Disable all alerting for 20 minutes

2006-12-13 Thread Ben Ragg
Hi there,

We often make changes to our network at 3am, and while every effort is
made to disable the appropriate services, quite often something will slip
through the cracks and wake someone up.

Is there an option to disable all alerts from being sent for 20 minutes,
and only display via the webpage (Failed, NoAlerts)

Regards,
Ben

___
mon mailing list
mon@linux.kernel.org
http://linux.kernel.org/mailman/listinfo/mon


Re: Disable all alerting for 20 minutes

2006-12-13 Thread Amias Channer
On Thu, 14 Dec 2006 00:20:40 +1030 (CST)
Ben Ragg <[EMAIL PROTECTED]> wrote:

> Hi there,
> 
> We often make changes to our network at 3am, and while every effort is
> made to disable the appropriate services, quite often something will slip
> through the cracks and wake someone up.
> 
> Is there an option to disable all alerts from being sent for 20 minutes,
> and only display via the webpage (Failed, NoAlerts)

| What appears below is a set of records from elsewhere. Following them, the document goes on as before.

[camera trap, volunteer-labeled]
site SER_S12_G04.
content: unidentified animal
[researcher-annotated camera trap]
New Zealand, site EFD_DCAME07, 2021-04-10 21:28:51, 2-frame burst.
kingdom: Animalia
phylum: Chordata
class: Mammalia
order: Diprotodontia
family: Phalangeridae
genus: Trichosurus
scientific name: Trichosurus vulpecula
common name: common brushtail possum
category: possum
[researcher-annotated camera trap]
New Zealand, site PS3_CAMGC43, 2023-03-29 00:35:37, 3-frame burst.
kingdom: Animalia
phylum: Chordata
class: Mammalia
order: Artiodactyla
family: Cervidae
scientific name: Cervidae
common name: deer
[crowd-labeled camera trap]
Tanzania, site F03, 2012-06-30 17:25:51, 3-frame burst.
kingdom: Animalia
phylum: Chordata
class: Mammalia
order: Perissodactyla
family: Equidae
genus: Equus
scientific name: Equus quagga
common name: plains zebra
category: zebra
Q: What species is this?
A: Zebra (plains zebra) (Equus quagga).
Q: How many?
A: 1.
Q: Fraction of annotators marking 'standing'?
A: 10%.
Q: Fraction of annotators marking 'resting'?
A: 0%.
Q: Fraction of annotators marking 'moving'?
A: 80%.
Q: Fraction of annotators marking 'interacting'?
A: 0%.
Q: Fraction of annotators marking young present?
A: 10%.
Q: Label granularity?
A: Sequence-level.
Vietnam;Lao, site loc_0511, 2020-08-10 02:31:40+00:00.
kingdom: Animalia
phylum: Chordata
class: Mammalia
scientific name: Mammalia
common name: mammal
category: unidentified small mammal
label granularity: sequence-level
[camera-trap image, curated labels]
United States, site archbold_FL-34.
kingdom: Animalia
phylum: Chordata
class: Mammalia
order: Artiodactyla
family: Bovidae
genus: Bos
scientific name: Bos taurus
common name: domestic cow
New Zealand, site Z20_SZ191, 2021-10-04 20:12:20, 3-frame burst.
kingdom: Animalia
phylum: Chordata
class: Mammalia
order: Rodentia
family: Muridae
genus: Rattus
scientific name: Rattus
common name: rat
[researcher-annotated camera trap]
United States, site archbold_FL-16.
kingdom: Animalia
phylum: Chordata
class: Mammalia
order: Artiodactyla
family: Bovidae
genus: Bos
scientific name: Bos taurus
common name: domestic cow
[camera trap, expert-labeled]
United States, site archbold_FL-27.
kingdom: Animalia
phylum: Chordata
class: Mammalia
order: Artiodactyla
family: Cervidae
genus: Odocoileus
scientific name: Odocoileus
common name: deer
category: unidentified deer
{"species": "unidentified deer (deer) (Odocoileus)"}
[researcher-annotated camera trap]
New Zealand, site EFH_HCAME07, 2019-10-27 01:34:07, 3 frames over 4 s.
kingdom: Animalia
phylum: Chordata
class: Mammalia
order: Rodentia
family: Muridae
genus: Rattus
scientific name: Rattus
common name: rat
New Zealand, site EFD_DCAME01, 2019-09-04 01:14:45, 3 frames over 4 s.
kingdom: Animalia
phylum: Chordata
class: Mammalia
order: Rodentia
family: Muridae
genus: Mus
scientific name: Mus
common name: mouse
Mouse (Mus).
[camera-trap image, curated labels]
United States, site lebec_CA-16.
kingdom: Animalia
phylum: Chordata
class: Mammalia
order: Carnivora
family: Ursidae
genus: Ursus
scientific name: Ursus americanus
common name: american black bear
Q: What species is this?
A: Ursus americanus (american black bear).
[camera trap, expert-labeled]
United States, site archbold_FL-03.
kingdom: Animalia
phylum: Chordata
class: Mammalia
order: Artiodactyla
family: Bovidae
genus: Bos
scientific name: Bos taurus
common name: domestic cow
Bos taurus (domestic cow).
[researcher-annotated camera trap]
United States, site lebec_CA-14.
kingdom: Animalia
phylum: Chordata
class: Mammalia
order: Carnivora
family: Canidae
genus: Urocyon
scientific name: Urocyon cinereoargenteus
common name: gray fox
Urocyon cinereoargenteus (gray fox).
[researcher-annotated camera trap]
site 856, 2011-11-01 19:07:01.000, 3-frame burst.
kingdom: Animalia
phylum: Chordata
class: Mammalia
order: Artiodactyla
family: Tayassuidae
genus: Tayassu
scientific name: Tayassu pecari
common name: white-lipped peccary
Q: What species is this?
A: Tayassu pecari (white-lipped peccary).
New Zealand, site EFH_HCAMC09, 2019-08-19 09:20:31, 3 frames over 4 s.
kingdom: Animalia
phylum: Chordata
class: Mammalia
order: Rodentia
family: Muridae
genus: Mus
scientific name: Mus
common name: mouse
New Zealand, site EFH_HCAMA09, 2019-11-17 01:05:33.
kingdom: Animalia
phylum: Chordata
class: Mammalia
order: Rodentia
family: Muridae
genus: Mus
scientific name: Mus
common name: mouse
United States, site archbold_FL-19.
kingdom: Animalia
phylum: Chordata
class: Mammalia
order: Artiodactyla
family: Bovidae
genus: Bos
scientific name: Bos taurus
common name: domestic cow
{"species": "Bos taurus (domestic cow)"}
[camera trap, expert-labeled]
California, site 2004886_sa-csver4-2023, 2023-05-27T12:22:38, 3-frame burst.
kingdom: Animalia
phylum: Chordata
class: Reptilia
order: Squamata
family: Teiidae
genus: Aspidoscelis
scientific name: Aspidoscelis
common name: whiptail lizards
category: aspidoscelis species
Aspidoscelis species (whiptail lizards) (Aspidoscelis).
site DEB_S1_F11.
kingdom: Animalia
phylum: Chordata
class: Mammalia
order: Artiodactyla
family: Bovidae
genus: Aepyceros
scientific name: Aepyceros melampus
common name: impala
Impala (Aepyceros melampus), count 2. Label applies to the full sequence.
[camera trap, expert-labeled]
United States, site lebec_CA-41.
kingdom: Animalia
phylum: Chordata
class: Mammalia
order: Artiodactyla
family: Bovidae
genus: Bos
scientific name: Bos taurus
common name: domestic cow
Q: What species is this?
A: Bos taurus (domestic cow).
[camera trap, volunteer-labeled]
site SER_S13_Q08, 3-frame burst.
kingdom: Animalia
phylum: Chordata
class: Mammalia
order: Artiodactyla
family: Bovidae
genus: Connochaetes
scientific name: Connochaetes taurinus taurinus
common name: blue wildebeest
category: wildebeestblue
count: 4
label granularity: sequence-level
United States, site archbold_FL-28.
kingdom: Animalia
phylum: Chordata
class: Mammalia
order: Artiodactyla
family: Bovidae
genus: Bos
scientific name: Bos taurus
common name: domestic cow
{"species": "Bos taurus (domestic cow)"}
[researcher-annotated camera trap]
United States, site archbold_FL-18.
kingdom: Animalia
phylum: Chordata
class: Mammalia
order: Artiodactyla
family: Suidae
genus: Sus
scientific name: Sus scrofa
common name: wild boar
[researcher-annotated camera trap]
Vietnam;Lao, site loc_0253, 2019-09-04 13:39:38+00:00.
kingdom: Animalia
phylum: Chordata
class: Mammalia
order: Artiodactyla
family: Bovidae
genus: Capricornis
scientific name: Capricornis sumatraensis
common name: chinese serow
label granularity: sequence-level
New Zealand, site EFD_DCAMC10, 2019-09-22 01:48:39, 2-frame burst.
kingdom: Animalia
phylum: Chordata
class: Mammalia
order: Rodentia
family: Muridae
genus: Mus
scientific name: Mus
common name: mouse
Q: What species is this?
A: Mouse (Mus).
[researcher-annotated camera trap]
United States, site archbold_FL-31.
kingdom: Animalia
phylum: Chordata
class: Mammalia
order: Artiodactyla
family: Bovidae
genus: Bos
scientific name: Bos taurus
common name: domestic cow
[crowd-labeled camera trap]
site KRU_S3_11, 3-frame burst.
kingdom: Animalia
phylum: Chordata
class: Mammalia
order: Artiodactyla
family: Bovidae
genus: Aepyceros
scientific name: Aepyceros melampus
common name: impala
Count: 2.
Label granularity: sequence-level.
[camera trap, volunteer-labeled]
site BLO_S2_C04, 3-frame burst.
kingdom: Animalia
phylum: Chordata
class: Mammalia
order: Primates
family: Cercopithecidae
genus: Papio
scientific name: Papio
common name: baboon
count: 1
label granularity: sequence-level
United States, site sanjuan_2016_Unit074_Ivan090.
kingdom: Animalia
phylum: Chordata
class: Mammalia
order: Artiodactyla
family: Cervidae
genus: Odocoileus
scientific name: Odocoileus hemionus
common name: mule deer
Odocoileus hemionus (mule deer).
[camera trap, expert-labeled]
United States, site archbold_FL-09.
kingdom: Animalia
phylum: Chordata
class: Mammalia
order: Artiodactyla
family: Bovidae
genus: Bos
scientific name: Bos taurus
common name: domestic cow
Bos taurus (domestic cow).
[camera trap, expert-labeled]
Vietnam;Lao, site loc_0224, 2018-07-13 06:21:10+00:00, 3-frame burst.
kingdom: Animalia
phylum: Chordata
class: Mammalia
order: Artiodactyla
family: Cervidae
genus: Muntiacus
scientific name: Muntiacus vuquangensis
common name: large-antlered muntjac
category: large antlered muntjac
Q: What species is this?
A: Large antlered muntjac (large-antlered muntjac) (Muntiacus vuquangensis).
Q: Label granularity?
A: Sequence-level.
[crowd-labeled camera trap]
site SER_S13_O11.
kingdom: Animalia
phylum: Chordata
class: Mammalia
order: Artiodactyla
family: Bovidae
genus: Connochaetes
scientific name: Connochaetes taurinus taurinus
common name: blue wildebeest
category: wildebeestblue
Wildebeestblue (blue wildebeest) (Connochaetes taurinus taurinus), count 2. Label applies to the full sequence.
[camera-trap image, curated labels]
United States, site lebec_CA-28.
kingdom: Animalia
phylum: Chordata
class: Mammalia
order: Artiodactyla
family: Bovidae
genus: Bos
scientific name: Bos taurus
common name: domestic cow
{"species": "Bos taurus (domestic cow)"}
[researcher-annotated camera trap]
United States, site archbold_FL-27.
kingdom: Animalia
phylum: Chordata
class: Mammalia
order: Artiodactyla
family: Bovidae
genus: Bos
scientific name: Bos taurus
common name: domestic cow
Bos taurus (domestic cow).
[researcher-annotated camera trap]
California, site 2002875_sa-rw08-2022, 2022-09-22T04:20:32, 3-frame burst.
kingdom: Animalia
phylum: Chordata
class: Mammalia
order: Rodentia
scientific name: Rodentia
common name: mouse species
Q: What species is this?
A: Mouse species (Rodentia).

I think you might need the depend and dep_behaviour options , you could
then make it depend on the time not being between 3am and 3:20am .

If the the dep_behaviour is set to A (alert)  alerts will be suppressed
but the mon scripts will still run and the webpage will still report
normally.

I learnt this from the manpage but have not had great success
implementing it so would be interested to know how you get on.

-- 
Kind Regards

Amias Channer, Systems Administrator
Direct: +44 (0) 1225 731412 Mobile +44 (0)7989 301577
[EMAIL PROTECTED]  http://www.metacharge.com/

< Merchant accounts from a choice of tier 1 banks >
< Card payment processing for ecommerce merchants >
< Low rates, fast-track application, 24x7 merchant support > 
< Enterprise grade account management and reporting software >
< Metacharge is a Visa/MasterCard certified member service provider >

___
mon mailing list
mon@linux.kernel.org
http://linux.kernel.org/mailman/listinfo/mon


Re: Disable all alerting for 20 minutes

2006-12-13 Thread David Nolan


--On Thursday, December 14, 2006 00:20:40 +1030 Ben Ragg 
<[EMAIL PROTECTED]> wrote:

> Hi there,
>
> We often make changes to our network at 3am, and while every effort is
> made to disable the appropriate services, quite often something will slip
> through the cracks and wake someone up.
>
> Is there an option to disable all alerts from being sent for 20 minutes,
> and only display via the webpage (Failed, NoAlerts)
>

There are a few options right now for this.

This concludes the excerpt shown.